Date: Tue Jun 23 2026 - 04:19:10 EST


When the RISC-V IOMMU encounters an illegal command, the hardware
stops processing and the HEAD register remains pointing at the
illegal command. If software does not handle this properly, the
hardware will be stuck at this index indefinitely, preventing any
further command queue operations.

This patch implements a recovery mechanism by replacing the illegal
command with a dummy IOFENCE instruction (all operands are zero):

1. Prevents hardware lockup: By overwriting the illegal command with
a valid instruction, the hardware can continue processing from the
current position instead of being stuck.

2. Enables user recovery: After replacing the illegal command, the
user/driver has an opportunity to retry the original failed
operation rather than losing all queued work.

3. Minimal hardware impact: A dummy IOFENCE behaves as a NOP, it
it performs no cache invalidation operations and has no side
effects on the system state. This is the safest replacement
instruction.

Signed-off-by: Zong Li <zong.li@xxxxxxxxxx>
---
drivers/iommu/riscv/iommu.c | 24 +++++++++++++++++++++++-
1 file changed, 23 insertions(+), 1 deletion(-)

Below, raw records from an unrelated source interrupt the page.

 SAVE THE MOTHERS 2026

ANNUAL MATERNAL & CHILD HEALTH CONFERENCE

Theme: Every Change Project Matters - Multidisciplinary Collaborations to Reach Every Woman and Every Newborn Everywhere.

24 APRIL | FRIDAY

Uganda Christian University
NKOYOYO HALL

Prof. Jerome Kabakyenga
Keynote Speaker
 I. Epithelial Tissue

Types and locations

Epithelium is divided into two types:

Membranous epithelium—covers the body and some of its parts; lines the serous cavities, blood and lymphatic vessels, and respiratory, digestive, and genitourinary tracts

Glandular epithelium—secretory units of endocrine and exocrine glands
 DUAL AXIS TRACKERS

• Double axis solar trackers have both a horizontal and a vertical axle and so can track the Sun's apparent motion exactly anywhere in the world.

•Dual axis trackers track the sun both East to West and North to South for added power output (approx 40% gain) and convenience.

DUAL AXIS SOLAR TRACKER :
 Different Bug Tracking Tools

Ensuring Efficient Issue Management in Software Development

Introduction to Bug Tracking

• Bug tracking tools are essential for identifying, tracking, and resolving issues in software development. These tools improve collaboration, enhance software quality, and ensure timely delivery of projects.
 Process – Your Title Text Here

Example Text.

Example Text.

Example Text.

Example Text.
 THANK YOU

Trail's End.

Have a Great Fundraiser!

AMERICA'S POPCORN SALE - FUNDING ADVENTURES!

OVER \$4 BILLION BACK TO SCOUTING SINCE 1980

diff --git a/drivers/iommu/riscv/iommu.c b/drivers/iommu/riscv/iommu.c
index cec3ddd7ab10..6305ec5f467b 100644
--- a/drivers/iommu/riscv/iommu.c
+++ b/drivers/iommu/riscv/iommu.c
@@ -464,13 +464,35 @@ static unsigned int riscv_iommu_queue_send(struct riscv_iommu_queue *queue,
static irqreturn_t riscv_iommu_cmdq_process(int irq, void *data)
{
const struct riscv_iommu_queue *queue = (struct riscv_iommu_queue *)data;
- unsigned int ctrl;
+ struct riscv_iommu_command cmd;
+ unsigned int ctrl, head;

/* Clear MF/CQ errors, complete error recovery to be implemented. */
ctrl = riscv_iommu_readl(queue->iommu, queue->qcr);
if (ctrl & (RISCV_IOMMU_CQCSR_CQMF | RISCV_IOMMU_CQCSR_CMD_TO |
RISCV_IOMMU_CQCSR_CMD_ILL | RISCV_IOMMU_CQCSR_FENCE_W_IP)) {
+ /*
+ * The head pointer is not updated by the hardware, it
+ * still points to the index of illegal command
+ */
+ riscv_iommu_readl_timeout(queue->iommu, Q_HEAD(queue), head,
+ !(head & ~queue->mask), 0,
+ RISCV_IOMMU_QUEUE_TIMEOUT);
+
+ if (ctrl & RISCV_IOMMU_CQCSR_CMD_ILL) {
+ /*
+ * Use a dummy IOFENCE instead of the illegal command
+ * to prevent hardware lockup
+ */
+ memset(&cmd, 0, sizeof(cmd));
+ cmd.dword0 = FIELD_PREP(RISCV_IOMMU_CMD0_OPCODE,
+ RISCV_IOMMU_CMD_IOFENCE_OPCODE);
+ memcpy(queue->base + head * sizeof(cmd), &cmd, sizeof(cmd));
+ dma_wmb();
+ }
+
riscv_iommu_writel(queue->iommu, queue->qcr, ctrl);
+
dev_warn(queue->iommu->dev,
"Queue #%u error; fault:%d timeout:%d illegal:%d fence_w_ip:%d\n",
queue->qid,
--
2.43.7